Remember, I am NOT talking dollars and _sense_, only strategy. What equipment he has, I don't know. I'm sure he has at least one pair of scissors. :cheesygri

I thought I would throw this out in case there might be someone else with the same question.

Thanks.

Edit: He does have a 19 foot trailer with commercial mowers and a few ride-ons and about 45 residential customers.


----------



## JKBARR127 (Jan 13, 2010)

JUST A STAB IN THE DARK
i worked w a landscaper for a few yrs in high school plowing and snow removal in the winter time. i think for most commercial jobs u need a higher amount of insurance. i would think it would make sense to bid based on time required and detail. just my 2. might be totaly off.


----------



## Mike4D5 (Jul 22, 2010)

JKBARR127 said:


> JUST A STAB IN THE DARK
> i worked w a landscaper for a few yrs in high school plowing and snow removal in the winter time. * i think for most commercial jobs u need a higher amount of insurance*. i would think it would make sense to bid based on time required and detail. just my 2. might be totaly off.



Yeah, I asked him that already. He says he has 3 mill. I also suggested he ask some guys who do commercial work on what the premium rate is. I know it's different with everybody based on overhead and what you think your time is worth, but a ballpark figure is good to know if you're way out in left field.

Thanks JK :thumbsup:


----------



## Sar-Con (Jun 23, 2010)

I think you will run into problems when your business practice revolves around "taking as much money as possible from the commercial guy? (aka client)"


----------



## Electric_Light (Nov 25, 2007)

Sar-Con said:


> I think you will run into problems when your business practice revolves around "taking as much money as possible from the commercial guy? (aka client)"


He's invited to bid. If the client obtains 3 bids and his price was so high its out of question, it'll be tossed in the trash in 3 seconds.


----------



## Mike4D5 (Jul 22, 2010)

Sorry guys, that wasn't meant to be taken serious. Only a crook would do that.


----------



## Framer53 (Feb 23, 2008)

Electric_Light said:


> He's invited to bid. If the client obtains 3 bids and his price was so high its out of question, it'll be tossed in the trash in 3 seconds.


Might I suggest that instead of looking for pricing help, which is actually what he is doing, he figures out his time and burden and come up with his own bid. 

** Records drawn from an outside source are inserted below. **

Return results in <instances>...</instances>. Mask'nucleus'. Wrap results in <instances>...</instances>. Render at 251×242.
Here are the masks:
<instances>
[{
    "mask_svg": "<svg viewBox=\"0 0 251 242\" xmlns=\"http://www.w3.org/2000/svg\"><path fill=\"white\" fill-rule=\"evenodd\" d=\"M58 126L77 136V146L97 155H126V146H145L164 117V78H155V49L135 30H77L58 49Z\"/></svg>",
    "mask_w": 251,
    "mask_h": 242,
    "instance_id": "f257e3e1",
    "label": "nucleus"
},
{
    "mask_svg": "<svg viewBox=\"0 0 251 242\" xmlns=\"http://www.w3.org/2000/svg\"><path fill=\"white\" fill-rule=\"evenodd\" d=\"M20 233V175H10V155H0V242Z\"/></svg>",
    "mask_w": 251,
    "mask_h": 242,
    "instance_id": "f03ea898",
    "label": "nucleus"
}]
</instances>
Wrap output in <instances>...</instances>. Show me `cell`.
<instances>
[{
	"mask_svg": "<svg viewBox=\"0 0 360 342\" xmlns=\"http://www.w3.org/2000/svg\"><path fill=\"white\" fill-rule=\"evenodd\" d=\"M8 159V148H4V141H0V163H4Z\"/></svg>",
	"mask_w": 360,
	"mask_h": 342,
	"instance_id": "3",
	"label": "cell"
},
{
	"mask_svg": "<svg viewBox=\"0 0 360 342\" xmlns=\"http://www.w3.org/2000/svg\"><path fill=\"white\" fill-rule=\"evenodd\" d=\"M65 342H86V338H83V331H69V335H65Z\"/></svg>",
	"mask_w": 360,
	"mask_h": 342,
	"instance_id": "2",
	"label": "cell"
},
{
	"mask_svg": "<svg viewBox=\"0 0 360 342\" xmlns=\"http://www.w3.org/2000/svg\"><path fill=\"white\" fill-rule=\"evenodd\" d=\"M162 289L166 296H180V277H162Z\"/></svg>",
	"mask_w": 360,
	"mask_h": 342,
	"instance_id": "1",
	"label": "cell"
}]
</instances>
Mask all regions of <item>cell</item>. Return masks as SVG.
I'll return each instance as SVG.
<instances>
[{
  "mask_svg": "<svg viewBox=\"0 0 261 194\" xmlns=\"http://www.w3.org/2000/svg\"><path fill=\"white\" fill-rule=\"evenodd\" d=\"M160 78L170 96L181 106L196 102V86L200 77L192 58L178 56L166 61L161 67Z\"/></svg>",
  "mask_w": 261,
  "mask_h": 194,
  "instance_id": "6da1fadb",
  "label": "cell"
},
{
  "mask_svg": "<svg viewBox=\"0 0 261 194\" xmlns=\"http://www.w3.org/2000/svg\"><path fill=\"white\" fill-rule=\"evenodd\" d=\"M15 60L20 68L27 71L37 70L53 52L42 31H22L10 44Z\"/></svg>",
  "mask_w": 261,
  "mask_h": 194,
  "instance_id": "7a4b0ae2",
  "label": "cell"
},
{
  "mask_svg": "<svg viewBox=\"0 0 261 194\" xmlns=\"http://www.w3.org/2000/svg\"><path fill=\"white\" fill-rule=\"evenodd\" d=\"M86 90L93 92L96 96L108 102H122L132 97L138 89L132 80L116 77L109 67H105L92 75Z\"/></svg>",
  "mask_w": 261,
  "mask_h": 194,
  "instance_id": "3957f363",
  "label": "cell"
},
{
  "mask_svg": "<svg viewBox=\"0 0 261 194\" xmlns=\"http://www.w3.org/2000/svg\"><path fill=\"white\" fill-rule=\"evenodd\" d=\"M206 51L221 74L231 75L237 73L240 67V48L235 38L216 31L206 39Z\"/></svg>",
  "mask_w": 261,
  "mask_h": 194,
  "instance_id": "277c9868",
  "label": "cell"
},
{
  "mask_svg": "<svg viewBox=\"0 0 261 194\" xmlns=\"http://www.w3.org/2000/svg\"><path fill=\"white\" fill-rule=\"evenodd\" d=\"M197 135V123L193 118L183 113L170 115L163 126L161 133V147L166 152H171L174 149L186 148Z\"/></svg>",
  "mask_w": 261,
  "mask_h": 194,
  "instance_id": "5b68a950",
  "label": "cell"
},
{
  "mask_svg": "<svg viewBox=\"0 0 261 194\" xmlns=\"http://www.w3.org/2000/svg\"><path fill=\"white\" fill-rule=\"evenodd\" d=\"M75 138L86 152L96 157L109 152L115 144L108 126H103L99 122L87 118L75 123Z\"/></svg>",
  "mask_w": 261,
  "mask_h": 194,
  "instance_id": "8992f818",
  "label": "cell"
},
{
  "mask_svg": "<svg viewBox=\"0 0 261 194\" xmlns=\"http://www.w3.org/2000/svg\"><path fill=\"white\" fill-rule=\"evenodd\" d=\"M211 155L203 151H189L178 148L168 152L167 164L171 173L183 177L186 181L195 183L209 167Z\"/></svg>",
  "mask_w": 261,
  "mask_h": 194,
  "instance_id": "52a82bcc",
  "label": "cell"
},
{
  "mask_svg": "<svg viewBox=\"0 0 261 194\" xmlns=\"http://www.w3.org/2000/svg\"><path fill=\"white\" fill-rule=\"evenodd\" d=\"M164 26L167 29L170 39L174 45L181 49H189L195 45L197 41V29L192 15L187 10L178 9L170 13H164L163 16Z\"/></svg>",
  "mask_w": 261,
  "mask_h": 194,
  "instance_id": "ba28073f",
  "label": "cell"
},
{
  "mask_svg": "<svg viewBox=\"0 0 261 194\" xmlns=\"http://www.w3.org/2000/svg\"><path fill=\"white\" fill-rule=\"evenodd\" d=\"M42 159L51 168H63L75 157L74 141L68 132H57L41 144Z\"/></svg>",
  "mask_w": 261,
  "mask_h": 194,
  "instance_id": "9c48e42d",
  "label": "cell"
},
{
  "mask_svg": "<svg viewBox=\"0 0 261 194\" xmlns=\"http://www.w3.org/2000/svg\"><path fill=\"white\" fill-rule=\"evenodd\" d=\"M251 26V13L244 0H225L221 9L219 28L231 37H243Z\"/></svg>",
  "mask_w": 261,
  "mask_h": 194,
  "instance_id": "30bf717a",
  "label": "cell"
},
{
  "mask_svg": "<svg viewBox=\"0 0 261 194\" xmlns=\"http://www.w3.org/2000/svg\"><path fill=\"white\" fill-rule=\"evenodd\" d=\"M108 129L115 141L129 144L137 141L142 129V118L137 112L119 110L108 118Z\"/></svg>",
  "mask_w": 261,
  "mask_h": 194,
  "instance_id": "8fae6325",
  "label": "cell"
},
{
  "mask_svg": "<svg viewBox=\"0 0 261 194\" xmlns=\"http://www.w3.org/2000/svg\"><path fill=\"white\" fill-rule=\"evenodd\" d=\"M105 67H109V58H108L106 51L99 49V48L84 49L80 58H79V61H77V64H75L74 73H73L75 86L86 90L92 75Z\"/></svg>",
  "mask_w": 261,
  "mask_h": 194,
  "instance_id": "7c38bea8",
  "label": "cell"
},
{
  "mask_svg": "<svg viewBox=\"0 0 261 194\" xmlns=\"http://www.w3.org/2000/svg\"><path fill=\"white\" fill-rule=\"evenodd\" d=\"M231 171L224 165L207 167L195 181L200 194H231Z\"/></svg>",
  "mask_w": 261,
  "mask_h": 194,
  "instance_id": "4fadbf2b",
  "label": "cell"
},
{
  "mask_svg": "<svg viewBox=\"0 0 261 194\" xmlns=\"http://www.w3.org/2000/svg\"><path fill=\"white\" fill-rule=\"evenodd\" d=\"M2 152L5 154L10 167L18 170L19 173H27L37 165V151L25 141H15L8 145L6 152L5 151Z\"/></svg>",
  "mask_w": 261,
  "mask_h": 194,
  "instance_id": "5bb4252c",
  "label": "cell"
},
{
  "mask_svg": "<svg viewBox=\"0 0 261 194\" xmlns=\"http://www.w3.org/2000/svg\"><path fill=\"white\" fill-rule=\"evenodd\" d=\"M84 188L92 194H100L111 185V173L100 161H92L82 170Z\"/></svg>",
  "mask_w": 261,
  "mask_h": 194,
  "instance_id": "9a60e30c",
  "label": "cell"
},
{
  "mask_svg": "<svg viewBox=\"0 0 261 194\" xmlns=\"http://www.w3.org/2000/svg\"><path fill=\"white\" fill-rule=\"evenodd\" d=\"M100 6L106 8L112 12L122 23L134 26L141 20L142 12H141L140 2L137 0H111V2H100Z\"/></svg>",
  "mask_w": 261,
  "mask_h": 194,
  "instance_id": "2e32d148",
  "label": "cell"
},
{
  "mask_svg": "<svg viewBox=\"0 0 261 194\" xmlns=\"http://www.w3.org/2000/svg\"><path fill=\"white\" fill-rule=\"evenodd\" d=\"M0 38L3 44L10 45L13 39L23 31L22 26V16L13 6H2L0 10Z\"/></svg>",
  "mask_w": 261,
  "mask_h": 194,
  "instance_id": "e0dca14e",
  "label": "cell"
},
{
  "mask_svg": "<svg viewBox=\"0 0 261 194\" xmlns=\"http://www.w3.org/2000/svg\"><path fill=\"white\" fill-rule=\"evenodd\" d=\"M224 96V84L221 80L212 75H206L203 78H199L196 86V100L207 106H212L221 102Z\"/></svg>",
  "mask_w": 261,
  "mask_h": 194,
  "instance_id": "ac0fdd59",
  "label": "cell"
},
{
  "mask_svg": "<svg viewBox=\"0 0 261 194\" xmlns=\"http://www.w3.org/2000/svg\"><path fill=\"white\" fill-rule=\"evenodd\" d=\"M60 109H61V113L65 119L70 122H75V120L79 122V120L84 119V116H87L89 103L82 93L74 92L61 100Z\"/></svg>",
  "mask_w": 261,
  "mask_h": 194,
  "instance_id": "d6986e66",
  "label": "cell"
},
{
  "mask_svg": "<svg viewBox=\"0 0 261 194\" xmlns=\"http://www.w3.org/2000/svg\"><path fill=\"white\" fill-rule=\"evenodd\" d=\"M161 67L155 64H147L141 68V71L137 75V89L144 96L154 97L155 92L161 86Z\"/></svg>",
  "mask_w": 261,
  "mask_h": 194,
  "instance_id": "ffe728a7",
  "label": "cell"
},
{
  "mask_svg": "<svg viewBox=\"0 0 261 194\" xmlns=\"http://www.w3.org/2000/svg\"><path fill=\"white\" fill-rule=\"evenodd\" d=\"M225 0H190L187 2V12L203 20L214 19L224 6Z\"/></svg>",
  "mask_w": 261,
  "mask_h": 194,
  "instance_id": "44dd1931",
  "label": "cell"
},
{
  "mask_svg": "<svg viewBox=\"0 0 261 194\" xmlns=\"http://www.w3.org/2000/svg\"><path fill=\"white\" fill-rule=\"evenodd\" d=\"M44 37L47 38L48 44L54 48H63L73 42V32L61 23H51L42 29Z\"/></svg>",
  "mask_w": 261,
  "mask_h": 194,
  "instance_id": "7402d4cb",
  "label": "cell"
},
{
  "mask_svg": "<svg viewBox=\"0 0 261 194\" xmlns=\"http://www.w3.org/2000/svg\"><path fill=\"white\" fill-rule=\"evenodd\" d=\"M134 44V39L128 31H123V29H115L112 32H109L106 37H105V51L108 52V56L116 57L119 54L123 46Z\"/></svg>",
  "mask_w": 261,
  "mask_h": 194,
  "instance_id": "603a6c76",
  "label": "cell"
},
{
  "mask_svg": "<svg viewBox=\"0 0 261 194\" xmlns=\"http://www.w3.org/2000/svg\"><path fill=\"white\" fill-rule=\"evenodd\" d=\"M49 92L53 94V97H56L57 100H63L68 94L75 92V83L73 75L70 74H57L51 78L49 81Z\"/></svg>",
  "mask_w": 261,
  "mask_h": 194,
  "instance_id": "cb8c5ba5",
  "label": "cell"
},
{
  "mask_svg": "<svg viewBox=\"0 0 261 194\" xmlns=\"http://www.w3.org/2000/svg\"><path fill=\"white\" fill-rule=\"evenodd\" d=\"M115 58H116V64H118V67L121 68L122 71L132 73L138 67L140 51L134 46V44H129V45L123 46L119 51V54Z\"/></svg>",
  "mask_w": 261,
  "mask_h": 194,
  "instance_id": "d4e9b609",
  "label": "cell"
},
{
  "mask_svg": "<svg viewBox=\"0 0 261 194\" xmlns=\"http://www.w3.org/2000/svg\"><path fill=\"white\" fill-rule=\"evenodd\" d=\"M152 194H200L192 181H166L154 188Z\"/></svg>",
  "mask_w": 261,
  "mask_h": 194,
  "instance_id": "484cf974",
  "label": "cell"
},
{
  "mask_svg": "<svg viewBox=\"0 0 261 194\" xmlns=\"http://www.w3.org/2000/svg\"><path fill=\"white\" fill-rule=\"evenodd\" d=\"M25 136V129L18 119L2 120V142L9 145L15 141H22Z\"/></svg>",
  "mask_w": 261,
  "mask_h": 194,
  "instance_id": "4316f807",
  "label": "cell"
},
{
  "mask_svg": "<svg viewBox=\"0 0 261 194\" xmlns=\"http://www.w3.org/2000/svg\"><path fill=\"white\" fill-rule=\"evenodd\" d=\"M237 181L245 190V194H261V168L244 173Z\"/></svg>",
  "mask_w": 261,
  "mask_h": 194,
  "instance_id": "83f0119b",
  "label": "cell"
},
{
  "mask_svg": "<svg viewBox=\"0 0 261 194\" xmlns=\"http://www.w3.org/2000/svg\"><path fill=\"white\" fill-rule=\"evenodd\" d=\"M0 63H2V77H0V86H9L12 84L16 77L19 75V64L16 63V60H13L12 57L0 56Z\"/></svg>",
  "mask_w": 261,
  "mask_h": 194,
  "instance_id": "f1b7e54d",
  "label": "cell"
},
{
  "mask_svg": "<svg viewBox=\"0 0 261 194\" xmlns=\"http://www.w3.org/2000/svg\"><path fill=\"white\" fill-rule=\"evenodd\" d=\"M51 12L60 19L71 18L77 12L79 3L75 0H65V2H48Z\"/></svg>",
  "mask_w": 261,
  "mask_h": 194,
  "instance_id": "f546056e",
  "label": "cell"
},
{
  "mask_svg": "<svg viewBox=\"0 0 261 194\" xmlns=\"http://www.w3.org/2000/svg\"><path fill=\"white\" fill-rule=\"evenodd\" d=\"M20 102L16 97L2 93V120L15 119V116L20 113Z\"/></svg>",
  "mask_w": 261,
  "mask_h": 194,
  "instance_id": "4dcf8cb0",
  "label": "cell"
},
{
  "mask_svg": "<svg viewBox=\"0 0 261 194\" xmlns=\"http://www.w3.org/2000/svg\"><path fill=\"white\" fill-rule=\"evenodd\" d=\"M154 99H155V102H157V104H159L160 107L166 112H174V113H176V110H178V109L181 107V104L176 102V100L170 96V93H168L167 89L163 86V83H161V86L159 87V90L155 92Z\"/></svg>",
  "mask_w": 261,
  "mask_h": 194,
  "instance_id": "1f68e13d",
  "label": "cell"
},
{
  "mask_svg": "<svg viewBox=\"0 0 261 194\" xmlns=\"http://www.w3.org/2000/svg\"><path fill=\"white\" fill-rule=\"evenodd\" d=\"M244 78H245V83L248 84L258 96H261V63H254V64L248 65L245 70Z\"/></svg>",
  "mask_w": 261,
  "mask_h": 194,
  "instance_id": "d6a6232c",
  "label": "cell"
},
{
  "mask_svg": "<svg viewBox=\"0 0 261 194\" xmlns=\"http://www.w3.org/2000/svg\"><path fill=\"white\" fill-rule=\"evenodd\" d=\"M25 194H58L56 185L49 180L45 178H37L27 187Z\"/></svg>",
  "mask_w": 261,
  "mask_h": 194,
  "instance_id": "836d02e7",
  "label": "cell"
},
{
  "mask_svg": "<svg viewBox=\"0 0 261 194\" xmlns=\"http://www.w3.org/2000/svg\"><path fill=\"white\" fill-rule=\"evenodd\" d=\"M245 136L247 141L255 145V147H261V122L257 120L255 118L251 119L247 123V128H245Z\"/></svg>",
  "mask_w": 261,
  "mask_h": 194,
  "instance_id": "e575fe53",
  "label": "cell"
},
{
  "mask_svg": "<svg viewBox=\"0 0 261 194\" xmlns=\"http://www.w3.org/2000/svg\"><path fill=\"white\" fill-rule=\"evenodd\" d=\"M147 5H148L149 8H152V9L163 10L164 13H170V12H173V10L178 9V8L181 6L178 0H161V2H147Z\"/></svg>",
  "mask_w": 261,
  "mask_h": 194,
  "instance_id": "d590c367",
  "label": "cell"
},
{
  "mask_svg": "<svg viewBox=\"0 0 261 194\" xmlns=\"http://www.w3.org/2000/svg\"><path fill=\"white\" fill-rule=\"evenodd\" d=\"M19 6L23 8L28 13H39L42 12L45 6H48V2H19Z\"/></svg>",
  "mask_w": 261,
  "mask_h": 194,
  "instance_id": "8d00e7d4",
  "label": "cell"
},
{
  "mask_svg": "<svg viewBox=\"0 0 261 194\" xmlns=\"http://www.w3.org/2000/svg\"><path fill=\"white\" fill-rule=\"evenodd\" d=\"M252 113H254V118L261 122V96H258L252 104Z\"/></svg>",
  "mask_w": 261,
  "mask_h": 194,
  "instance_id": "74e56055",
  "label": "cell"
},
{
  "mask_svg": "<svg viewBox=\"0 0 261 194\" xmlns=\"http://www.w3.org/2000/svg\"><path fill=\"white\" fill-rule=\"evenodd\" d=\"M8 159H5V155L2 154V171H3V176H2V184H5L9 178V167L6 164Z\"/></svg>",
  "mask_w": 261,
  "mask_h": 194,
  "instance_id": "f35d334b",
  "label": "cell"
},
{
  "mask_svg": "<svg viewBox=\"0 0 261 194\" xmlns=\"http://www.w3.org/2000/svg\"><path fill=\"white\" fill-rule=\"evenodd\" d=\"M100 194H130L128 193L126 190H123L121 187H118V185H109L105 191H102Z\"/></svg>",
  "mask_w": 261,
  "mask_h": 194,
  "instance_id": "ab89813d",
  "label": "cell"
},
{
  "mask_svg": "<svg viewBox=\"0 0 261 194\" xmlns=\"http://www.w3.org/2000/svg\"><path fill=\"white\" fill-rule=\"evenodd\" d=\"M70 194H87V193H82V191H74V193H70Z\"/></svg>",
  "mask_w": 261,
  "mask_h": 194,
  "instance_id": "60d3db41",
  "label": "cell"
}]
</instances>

That is the way business people work. A person does not worry about his competition charges, he works out what he needs and a fair profit to continue in business.

I have found that commercial bids tend to be tighter than residential. That means he will have to be sharp and work his numbers correctly to make money.


----------



## Mike4D5 (Jul 22, 2010)

Framer53 said:


> Might I suggest that instead of looking for pricing help, which is actually what he is doing, *he figures out his time and burden and come up with his own bid. *
> 
> That is the way business people work. A person does not worry about his competition charges, he works out what he needs and a fair profit to continue in business.
> 
> I have found that *commercial bids tend to be tighter than residential*. That means he will have to be sharp and work his numbers correctly to make money.



Thanks Framer, I did speak to him about his overhead and "time and burden" already. My question is only based on strategy. I have three small commercial places I do work at and I price them the same as residential. Although I have given some home owners a break, I'm less likely to do that with the commercial jobs. I suggested he price it the same. If his pricing is reasonable, then it should accommodate both res. and comm., shouldn't it? I would think residential takes more time than commercial: Smaller lots, more gardens/less grass, etc.


----------



## Electric_Light (Nov 25, 2007)

The client creating the RFQ will define scope of work and get at least three bids for a contract landscape work that size if they know what they're doing. They might ask for references and if all the bids they receive are reasonably close together, he might get chosen, but if it's far above the next lowest, not a chance.


Good advise on figuring out your overhead. Even if the profit is close to zero, in this economy, that's better than not having any job since it'll keep you from going into the red from fixed cost.


----------



## Electric_Light (Nov 25, 2007)

You probably know this already, but I figured I'd say it anyways. Don't submit a bid/quote you'll regret and put an expiry date on it.

If they accept what you submit, it's a binding contract. You don't get to change minds about prices within the scope of work defined even if your cost of work is higher than expected. 

You can beg to be let out of contract and if they agree, you're no longer under obligations, but it'll sure make you look bad.


----------



## mudpad (Dec 26, 2008)

Just make sure you got your WC in place if you are more than a "sole proprietor" which I assume you are if you have 45 lawns to mow. 

Putting a time limit on proposal acceptance is good advice, also, contract should have time limit, usually annual renewal, so your not stuck if fuel prices double (again)

Also, a good strategy is to throw in a little something extra (mulch once a year, roundup around headwalls/ rip rap) That way your proposal will get a second look even if you aren't low bidder.


----------